CUPE 4600 – Bargaining process overview
The rules for bargaining are laid out by Ontario’s Ministry of Labour, Training and Skills Development, but here is a brief overview of the process that is followed by CUPE 4600:
What is bargaining?
A collective agreement (CA) is a written contract negotiated with the employer for employees by their Union that regulates the terms and conditions of employees at work. This includes regulating the wages, benefits, and duties of the employees and the duties and responsibilities of the employer. Collective agreements can last 1, 2, 3 or more years, but when they expire, both parties negotiate a new agreement, usually building on the previous agreement.
Unions develop their bargaining proposals with the input of their Members and on behalf of the interests of the entire bargaining unit (or the workers covered by a specific collective agreement).
CUPE 4600’s Bargaining Teams are made up of both Executive Board members and elected Rank and File members.
What happens if the two parties can’t agree?
If the union and the employer can’t agree on the terms of a new agreement, either side can apply to the Ministry of Labour for conciliation. The Ministry then appoints a conciliation officer who will join the Union and the employer in their negotiations.
The conciliation officer’s goal is to help both parties conclude a collective agreement. The conciliation officer tries to help both parties resolve their differences so they can reach a deal.
Is conciliation binding on the parties?
No, unlike interest arbitration, conciliation is not binding on either party.
What are the possible outcomes of conciliation?

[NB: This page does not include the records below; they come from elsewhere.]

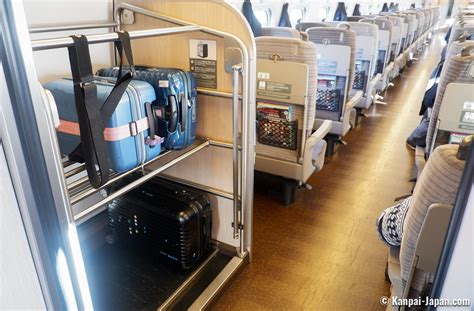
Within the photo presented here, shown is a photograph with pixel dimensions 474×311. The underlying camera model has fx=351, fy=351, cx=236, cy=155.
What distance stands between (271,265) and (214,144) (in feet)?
2.99

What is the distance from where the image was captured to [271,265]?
236cm

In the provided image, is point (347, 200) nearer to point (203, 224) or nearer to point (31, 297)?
point (203, 224)

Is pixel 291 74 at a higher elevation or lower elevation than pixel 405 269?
higher

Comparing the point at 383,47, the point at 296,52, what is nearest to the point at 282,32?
the point at 296,52

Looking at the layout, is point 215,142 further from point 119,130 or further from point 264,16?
point 264,16

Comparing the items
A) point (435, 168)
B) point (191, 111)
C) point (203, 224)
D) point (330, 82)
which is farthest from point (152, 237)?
point (330, 82)

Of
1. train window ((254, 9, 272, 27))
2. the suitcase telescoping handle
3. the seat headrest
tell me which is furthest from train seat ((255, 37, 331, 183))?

· The parties could reach an agreement
· The parties could continue to talk
· The either party could ask for a “No Board Report”
What is a strike vote?
For a strike to be legal, unions must hold a vote asking their members for the mandate to strike. If over 50% of the members who vote decide in favour of a strike, the Executive Board can call a legal strike. Voting yes in the strike vote means that members are ready to strike, if necessary, to achieve a fair settlement.
Why hold a strike vote?
If Members vote “yes” in a strike vote, they give the Executive Board a strike mandate, which is a necessary step in putting the union in a legal strike position.
Does a strike vote mean there will be a strike?
A strike vote does not immediately start a strike. But a successful strike vote authorizes the Union’s Executive Board to call a strike if the Bargaining Teams can’t reach a deal with the employer.
What happens after the strike vote?
The Union’s bargaining team goes back to the bargaining table to negotiate with the employer (perhaps with help from the provincial conciliator).
What is a “no board” report?
At the request of either party, a “no board” report can be filed with the Ministry by the conciliation officer. Essentially, it means that the parties were unable to reach an agreement with the conciliation officer. Both parties must meet together with the conciliation officer at least once before filing a “no board”.
What happens after a “no board” report is filed?
Once a “no board” report has been granted, a 17-day countdown to a strike or lockout begins. During this period, the parties are in mediation with a Ministry-appointed mediator, who attempts to help the parties avoid a labour dispute.
What happens during mediation?
The terms of the current collective agreement remain in place until that period lapses. If the parties can’t reach a deal after the 17-day period has elapsed, the Party that filed the “no board” can initiate job action. If the employer files the “no board” they can legally lock workers out. If the Union files the “no board” they can legally go on strike.